* **Set task**
Swap every "yellow wheel" in the lines below for "gold wheel" and write the lines out again with nothing else changed. Leave the pictures out of your answer.

* **Input records**
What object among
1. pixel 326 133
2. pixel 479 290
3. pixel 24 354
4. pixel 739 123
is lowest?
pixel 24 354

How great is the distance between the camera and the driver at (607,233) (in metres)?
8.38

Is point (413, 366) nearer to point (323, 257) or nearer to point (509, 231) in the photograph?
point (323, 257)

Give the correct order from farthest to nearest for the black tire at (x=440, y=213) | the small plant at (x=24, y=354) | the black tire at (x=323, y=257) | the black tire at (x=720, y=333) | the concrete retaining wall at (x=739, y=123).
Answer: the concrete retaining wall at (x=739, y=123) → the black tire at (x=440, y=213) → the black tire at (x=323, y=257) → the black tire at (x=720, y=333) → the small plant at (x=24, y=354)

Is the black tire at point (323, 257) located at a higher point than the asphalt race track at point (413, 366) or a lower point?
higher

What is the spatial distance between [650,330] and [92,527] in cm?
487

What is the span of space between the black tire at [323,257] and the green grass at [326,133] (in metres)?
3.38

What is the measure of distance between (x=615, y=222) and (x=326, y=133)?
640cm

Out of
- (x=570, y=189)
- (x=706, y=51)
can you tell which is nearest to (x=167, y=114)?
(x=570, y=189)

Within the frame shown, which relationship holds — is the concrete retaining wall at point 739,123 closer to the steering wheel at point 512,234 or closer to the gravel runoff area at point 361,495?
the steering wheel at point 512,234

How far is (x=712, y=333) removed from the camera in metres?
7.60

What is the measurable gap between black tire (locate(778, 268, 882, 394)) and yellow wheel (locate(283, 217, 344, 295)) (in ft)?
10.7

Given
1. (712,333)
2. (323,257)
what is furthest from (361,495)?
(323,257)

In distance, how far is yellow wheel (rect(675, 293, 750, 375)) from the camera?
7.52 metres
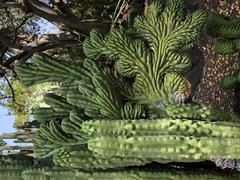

* **Task result**
What object among
1. pixel 326 133
2. pixel 479 290
3. pixel 24 354
4. pixel 739 123
is lowest?
pixel 24 354

How great is the distance between the camera and the driver at (607,233) (in metres)?
8.38

Is point (413, 366) nearer to point (323, 257) or nearer to point (509, 231) in the photograph?
point (323, 257)

Give the correct order from farthest to nearest for the black tire at (x=440, y=213) | the small plant at (x=24, y=354) | the black tire at (x=323, y=257) | the black tire at (x=720, y=333) | the concrete retaining wall at (x=739, y=123).
Answer: the concrete retaining wall at (x=739, y=123) → the black tire at (x=440, y=213) → the black tire at (x=323, y=257) → the black tire at (x=720, y=333) → the small plant at (x=24, y=354)

Is the black tire at point (323, 257) located at a higher point than the asphalt race track at point (413, 366) or a lower point?
higher

What is the spatial distance between [650,330] and [92,527] in cm?
487

What is the span of space between the black tire at [323,257] and the green grass at [326,133] (in metres)?
3.38

What is the measure of distance between (x=615, y=222) and (x=326, y=133)?
640cm

Out of
- (x=570, y=189)
- (x=706, y=51)
can you tell which is nearest to (x=167, y=114)?
(x=570, y=189)

Within the frame shown, which relationship holds — is the concrete retaining wall at point 739,123 closer to the steering wheel at point 512,234 or closer to the gravel runoff area at point 361,495?
the steering wheel at point 512,234

How far is (x=712, y=333) removed from the camera in metres?
7.60

What is the measurable gap between black tire (locate(778, 268, 882, 394)) and gold wheel (locate(283, 217, 344, 295)) (in ft)?
10.7

Given
1. (712,333)
2. (323,257)
what is furthest from (361,495)?
(323,257)

In distance, how far is gold wheel (rect(675, 293, 750, 375)) from the camera?
7.52 metres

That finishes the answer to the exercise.